Segment Start: EXERCISE DATA

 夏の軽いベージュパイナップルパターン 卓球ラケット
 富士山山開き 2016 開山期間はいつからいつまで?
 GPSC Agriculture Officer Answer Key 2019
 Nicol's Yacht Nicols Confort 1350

Segment End: EXERCISE DATA
Segment Start: EXERCISE DATA

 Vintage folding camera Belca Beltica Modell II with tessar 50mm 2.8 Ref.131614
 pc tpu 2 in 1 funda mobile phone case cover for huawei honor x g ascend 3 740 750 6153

Segment End: EXERCISE DATA

▶ [WORK INSTRUCTIONS]
An exact, complete copy of the lines above from the one with "Vintage folding camera" through the one with "pc tpu 2 in" is the whole answer.

▶ [EXERCISE RESPONSE]
 Vintage folding camera Belca Beltica Modell II with tessar 50mm 2.8 Ref.131614
 pc tpu 2 in 1 funda mobile phone case cover for huawei honor x g ascend 3 740 750 6153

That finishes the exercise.